STUDENTS!!  Come do research in Nanoscience and Nanotechnology!

Contact Professor KW Hipps @ 335-3033 or hipps@wsu.edu

 

191 or 499 Project.  Synthesis and purification of metallorganics.  These materials are similar in structure to Vitamin B and hemoglobin. Our end interest is in using these as components in single molecular electronic devices. The student will begin by learning purification techniques and basic spectroscopic (IR, UV-VIS) characterization. Students may grow into playing an important role in either the physical or synthetic aspects of the problem through Chem 499 and 495.
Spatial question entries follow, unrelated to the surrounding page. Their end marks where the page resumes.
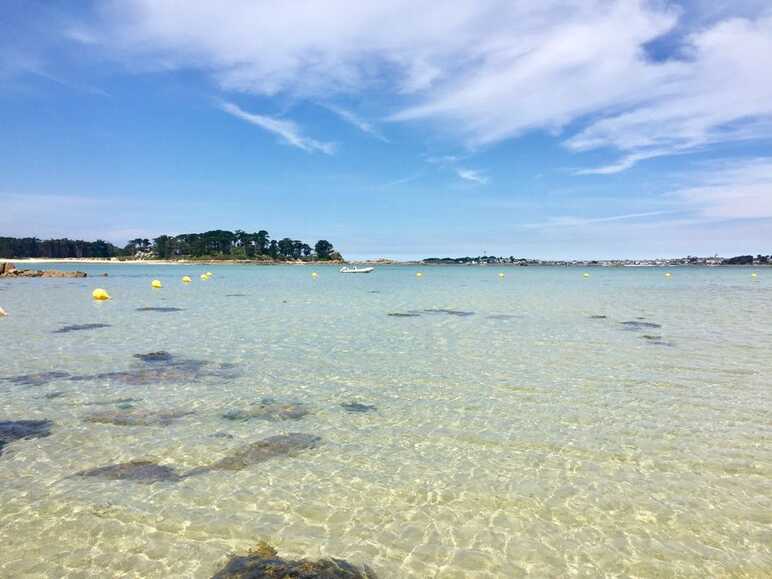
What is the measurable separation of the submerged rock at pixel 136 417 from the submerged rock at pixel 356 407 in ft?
12.0

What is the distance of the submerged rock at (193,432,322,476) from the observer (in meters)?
8.73

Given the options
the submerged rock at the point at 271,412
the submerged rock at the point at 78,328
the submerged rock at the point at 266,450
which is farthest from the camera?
the submerged rock at the point at 78,328

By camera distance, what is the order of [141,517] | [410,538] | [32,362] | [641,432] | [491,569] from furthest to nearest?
[32,362] → [641,432] → [141,517] → [410,538] → [491,569]

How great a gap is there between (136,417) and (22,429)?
214 centimetres

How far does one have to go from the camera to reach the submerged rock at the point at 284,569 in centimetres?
565

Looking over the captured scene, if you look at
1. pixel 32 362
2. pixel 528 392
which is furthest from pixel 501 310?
pixel 32 362

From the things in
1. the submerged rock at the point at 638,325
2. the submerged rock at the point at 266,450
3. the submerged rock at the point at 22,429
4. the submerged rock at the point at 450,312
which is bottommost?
the submerged rock at the point at 266,450

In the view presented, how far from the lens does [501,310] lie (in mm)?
35438

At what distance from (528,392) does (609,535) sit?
6.99 m

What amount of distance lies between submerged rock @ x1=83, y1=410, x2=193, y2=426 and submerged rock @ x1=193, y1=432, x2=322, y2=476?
2.51 metres

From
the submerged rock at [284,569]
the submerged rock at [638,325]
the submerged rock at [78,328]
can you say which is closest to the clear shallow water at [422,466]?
the submerged rock at [284,569]

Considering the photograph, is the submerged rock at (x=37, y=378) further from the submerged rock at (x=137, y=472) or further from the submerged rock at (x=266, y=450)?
the submerged rock at (x=266, y=450)

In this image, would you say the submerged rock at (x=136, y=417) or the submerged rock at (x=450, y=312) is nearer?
the submerged rock at (x=136, y=417)

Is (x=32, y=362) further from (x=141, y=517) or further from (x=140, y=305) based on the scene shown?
(x=140, y=305)
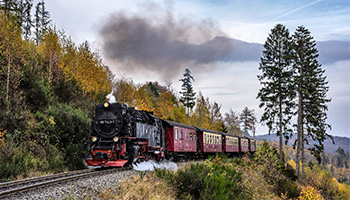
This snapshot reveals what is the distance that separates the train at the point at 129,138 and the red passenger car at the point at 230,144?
34.4 ft

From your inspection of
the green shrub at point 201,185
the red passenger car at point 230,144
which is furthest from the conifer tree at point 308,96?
the green shrub at point 201,185

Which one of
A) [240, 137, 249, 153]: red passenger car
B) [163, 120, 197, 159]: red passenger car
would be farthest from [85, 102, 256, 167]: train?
[240, 137, 249, 153]: red passenger car

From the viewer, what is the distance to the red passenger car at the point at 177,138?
20.7 metres

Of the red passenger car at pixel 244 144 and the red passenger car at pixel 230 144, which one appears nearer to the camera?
the red passenger car at pixel 230 144

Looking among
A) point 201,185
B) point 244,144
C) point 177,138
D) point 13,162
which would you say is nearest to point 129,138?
point 201,185

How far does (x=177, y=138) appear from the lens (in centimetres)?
2123

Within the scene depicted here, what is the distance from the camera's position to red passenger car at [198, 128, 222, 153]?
A: 2630 centimetres

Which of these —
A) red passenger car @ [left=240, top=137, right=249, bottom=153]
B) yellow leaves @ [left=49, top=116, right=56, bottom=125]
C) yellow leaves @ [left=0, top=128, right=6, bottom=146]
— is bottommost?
red passenger car @ [left=240, top=137, right=249, bottom=153]

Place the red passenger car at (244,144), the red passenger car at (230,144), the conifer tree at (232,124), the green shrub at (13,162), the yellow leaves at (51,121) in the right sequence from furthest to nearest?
1. the conifer tree at (232,124)
2. the red passenger car at (244,144)
3. the red passenger car at (230,144)
4. the yellow leaves at (51,121)
5. the green shrub at (13,162)

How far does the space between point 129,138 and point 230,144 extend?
21.7 m

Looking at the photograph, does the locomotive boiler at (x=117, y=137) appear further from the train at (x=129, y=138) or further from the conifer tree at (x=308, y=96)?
the conifer tree at (x=308, y=96)

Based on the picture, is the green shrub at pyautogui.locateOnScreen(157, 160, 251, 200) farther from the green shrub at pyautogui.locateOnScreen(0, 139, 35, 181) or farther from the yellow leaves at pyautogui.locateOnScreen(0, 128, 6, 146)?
the yellow leaves at pyautogui.locateOnScreen(0, 128, 6, 146)

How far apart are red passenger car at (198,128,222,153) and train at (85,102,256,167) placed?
3002 millimetres

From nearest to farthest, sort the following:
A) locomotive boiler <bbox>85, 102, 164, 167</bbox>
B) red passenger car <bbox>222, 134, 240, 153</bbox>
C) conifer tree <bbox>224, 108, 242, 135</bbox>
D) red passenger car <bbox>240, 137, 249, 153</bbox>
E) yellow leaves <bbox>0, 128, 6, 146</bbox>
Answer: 1. yellow leaves <bbox>0, 128, 6, 146</bbox>
2. locomotive boiler <bbox>85, 102, 164, 167</bbox>
3. red passenger car <bbox>222, 134, 240, 153</bbox>
4. red passenger car <bbox>240, 137, 249, 153</bbox>
5. conifer tree <bbox>224, 108, 242, 135</bbox>
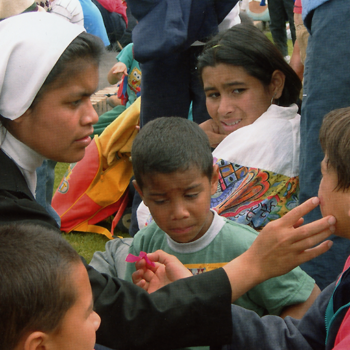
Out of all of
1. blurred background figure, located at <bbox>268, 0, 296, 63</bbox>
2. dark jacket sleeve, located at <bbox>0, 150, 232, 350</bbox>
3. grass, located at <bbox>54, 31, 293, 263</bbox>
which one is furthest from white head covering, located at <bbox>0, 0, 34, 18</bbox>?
blurred background figure, located at <bbox>268, 0, 296, 63</bbox>

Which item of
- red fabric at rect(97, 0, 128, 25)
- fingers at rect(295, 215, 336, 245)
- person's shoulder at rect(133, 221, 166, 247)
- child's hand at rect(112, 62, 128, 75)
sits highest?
fingers at rect(295, 215, 336, 245)

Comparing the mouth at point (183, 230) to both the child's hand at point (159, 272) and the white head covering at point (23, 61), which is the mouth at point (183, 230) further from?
the white head covering at point (23, 61)

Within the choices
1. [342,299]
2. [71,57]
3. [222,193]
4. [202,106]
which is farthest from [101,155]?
[342,299]

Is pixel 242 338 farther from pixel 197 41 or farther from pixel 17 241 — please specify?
pixel 197 41

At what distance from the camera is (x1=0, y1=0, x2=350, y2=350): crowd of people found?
1156 millimetres

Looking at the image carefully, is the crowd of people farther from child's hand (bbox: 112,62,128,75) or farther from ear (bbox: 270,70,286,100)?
child's hand (bbox: 112,62,128,75)

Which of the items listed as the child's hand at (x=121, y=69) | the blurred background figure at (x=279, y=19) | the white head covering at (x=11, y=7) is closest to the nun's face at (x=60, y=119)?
the white head covering at (x=11, y=7)

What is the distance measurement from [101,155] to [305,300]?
2268 millimetres

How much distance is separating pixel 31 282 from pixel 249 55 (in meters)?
1.79

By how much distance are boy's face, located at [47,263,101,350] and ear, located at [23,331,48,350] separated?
0.05 ft

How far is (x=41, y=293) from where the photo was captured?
1.05 metres

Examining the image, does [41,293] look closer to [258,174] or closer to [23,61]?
[23,61]

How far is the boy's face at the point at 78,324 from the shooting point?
3.61ft

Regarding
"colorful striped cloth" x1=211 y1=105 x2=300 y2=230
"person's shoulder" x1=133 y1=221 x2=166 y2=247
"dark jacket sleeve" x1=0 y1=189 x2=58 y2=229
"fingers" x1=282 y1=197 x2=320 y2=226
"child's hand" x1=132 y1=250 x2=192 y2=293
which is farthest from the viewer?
"colorful striped cloth" x1=211 y1=105 x2=300 y2=230
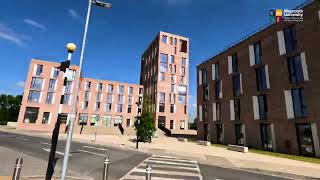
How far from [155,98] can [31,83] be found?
3077cm

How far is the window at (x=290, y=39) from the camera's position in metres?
24.2

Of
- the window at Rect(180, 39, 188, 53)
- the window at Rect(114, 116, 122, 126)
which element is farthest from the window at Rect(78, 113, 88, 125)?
the window at Rect(180, 39, 188, 53)

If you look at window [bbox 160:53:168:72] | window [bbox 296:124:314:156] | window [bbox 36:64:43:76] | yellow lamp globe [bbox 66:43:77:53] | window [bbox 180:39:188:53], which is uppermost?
window [bbox 180:39:188:53]

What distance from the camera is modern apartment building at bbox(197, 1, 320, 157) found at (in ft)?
71.4

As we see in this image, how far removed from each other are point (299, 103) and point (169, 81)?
41.3 meters

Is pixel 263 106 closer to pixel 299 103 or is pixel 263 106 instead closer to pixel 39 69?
pixel 299 103

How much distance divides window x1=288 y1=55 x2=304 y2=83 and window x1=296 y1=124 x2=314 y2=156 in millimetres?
4770

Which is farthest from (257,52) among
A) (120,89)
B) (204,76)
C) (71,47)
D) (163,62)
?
(120,89)

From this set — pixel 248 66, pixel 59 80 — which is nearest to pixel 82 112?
pixel 59 80

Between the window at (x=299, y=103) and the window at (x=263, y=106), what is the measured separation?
12.3 ft

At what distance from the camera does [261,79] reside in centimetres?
2833

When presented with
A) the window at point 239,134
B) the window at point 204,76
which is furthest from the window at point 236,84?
the window at point 204,76

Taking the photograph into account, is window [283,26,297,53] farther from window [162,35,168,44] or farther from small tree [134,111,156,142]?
window [162,35,168,44]

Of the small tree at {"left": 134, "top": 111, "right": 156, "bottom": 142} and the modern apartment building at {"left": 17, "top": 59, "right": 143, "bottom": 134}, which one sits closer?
the small tree at {"left": 134, "top": 111, "right": 156, "bottom": 142}
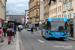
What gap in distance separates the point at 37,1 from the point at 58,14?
Answer: 53.9m

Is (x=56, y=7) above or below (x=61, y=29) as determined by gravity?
above

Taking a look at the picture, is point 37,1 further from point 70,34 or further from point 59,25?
point 59,25

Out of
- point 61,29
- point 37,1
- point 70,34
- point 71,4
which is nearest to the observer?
point 61,29

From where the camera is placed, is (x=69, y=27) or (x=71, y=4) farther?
(x=71, y=4)

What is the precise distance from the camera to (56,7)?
62531mm

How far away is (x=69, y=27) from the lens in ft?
104

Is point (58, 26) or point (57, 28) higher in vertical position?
point (58, 26)

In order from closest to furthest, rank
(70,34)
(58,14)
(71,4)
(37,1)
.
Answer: (70,34), (71,4), (58,14), (37,1)

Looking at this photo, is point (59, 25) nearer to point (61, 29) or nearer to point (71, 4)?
point (61, 29)

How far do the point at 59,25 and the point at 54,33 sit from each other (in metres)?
1.10

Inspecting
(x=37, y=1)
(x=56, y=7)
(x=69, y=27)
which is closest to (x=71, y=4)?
(x=69, y=27)

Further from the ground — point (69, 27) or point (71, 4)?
point (71, 4)

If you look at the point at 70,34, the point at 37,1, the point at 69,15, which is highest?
the point at 37,1

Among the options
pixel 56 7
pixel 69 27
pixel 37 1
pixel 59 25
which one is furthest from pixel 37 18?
pixel 59 25
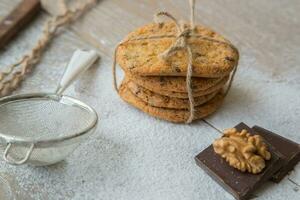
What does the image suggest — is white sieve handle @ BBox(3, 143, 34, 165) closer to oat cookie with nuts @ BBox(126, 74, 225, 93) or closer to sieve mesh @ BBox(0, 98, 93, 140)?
sieve mesh @ BBox(0, 98, 93, 140)

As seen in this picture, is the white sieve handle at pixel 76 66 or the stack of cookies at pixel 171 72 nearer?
the stack of cookies at pixel 171 72

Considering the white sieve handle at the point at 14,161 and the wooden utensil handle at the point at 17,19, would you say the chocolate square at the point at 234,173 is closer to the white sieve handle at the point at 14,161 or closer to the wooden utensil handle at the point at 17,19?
the white sieve handle at the point at 14,161

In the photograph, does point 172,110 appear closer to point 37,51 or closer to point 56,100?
point 56,100

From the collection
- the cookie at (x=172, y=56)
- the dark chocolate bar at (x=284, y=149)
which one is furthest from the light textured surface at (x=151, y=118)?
the cookie at (x=172, y=56)

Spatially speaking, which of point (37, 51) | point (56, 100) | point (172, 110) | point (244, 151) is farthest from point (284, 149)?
point (37, 51)

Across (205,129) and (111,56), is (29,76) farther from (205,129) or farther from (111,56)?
(205,129)

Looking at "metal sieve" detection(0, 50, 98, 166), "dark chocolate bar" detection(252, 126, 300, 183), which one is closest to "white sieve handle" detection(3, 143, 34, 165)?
"metal sieve" detection(0, 50, 98, 166)

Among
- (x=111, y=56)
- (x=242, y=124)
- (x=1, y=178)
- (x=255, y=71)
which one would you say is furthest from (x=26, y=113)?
(x=255, y=71)
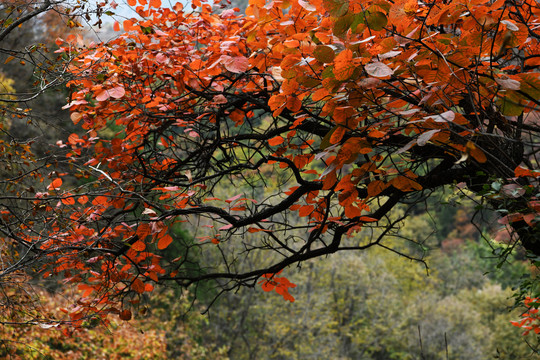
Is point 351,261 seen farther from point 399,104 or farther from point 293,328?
point 399,104

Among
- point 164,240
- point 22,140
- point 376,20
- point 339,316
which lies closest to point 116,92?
point 164,240

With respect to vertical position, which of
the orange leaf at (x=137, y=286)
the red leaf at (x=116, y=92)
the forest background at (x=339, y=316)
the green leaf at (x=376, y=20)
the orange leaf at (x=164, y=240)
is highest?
the green leaf at (x=376, y=20)

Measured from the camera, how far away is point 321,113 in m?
2.06

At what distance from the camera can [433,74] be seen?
1.89 meters

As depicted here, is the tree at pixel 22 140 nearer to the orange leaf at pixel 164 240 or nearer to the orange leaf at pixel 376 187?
the orange leaf at pixel 164 240

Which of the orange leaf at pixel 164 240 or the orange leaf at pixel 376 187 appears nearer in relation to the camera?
the orange leaf at pixel 376 187

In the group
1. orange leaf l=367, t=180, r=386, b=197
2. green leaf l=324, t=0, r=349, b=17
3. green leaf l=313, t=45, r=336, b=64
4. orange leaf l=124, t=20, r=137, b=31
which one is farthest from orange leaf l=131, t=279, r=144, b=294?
green leaf l=324, t=0, r=349, b=17

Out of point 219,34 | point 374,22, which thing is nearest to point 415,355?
point 219,34

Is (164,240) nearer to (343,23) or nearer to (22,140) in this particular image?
(343,23)

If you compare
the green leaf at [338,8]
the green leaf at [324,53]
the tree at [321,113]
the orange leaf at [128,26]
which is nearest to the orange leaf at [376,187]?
the tree at [321,113]

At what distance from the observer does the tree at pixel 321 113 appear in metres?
1.73

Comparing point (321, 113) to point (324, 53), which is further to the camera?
point (321, 113)

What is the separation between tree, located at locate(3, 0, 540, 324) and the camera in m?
1.73

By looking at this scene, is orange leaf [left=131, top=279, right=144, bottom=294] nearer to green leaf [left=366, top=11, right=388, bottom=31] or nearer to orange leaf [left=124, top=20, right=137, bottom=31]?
orange leaf [left=124, top=20, right=137, bottom=31]
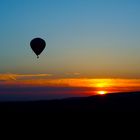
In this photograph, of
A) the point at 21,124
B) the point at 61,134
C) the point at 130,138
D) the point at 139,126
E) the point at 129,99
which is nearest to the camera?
the point at 130,138

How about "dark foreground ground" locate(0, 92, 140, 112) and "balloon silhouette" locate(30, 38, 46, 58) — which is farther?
"dark foreground ground" locate(0, 92, 140, 112)

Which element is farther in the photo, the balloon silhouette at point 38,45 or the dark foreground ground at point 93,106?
the dark foreground ground at point 93,106

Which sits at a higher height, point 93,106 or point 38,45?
point 93,106

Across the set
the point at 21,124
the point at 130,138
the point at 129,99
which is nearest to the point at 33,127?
the point at 21,124

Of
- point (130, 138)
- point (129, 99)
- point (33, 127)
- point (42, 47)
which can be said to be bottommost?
point (130, 138)

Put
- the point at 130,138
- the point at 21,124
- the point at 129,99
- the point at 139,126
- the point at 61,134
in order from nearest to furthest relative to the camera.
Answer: the point at 130,138 → the point at 61,134 → the point at 139,126 → the point at 21,124 → the point at 129,99

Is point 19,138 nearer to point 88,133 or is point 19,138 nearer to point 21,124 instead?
point 88,133

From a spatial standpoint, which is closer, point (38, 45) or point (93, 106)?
point (38, 45)

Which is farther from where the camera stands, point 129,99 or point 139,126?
point 129,99
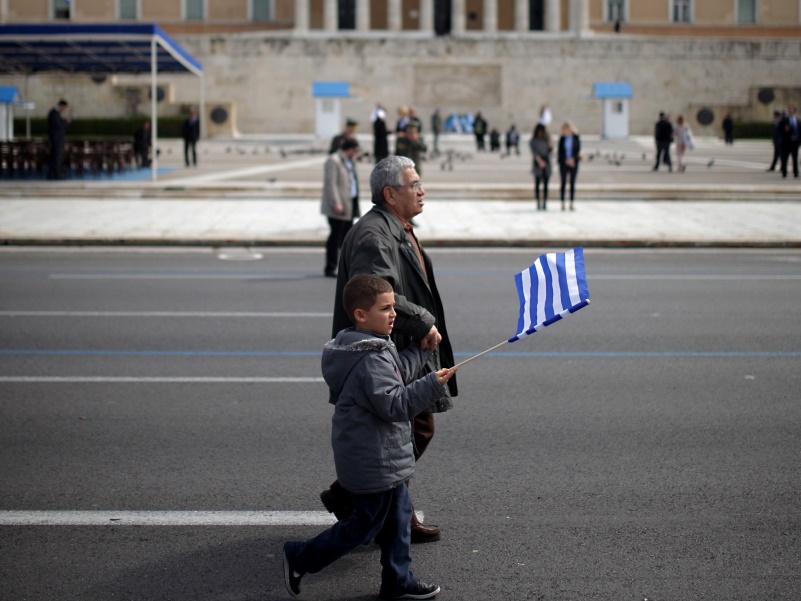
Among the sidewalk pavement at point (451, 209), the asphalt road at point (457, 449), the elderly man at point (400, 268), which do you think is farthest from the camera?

499 or 495 Project.  Take pictures of molecules! The idea of supramolecular synthons, now well established for crystal design, is being developed in the two dimensional (surface) world by my research group. This research encompasses the design, creation, and analysis of self-ordering 2-D structures.    These nanometer scale structures are a critical component for nanotechnology.  You will learn scanning tunneling microscopy (STM) -- an exciting techniques that allows one to take pictures of single molecules. In this project, the student will learn the basics of STM at the solution-solid interface. Ideally, a student would begin by first doing a 499 project and then move on to 495. The student should be prepared to take minimum of 2 credits (6 hours of lab work /week).  Undergraduates really can do this -- even if they are NOT chemistry majors.  Look at the beautiful image of coronene surrounded by 12 heptanoic acid molecules that was taken by a sophomore chemistry student this summer ==>

 

499 or 495 Project.  Ultra-high vacuum (UHV) studies of molecular films.  In this project the student will work with films of the order of one molecule thick under UHV (<10^-12 atmospheres!).  The student will learn a number of basic techniques that are in high demand in the rapidly growing Nanotechnology Industry.  These include basic vacuum technology, scanning probe microscopy, and electron spectroscopy.  The student will learn to measure electron transport at the level of functional groups.  This opens huge horizons both for improved understanding of fundamental molecular properties and for the design of molecular scale electronic devices.  The primary prerequisite for this project is an excitement about science or engineering, the ability to think logically and creatively, willingness to repeat experiments in order to get excellent results, and an aptitude for working with mechanical or electronic machines.  You must take minimum of 2 credits (6 hours of lab work/week).   You too may have your data on the cover of an international journal, just as these students did!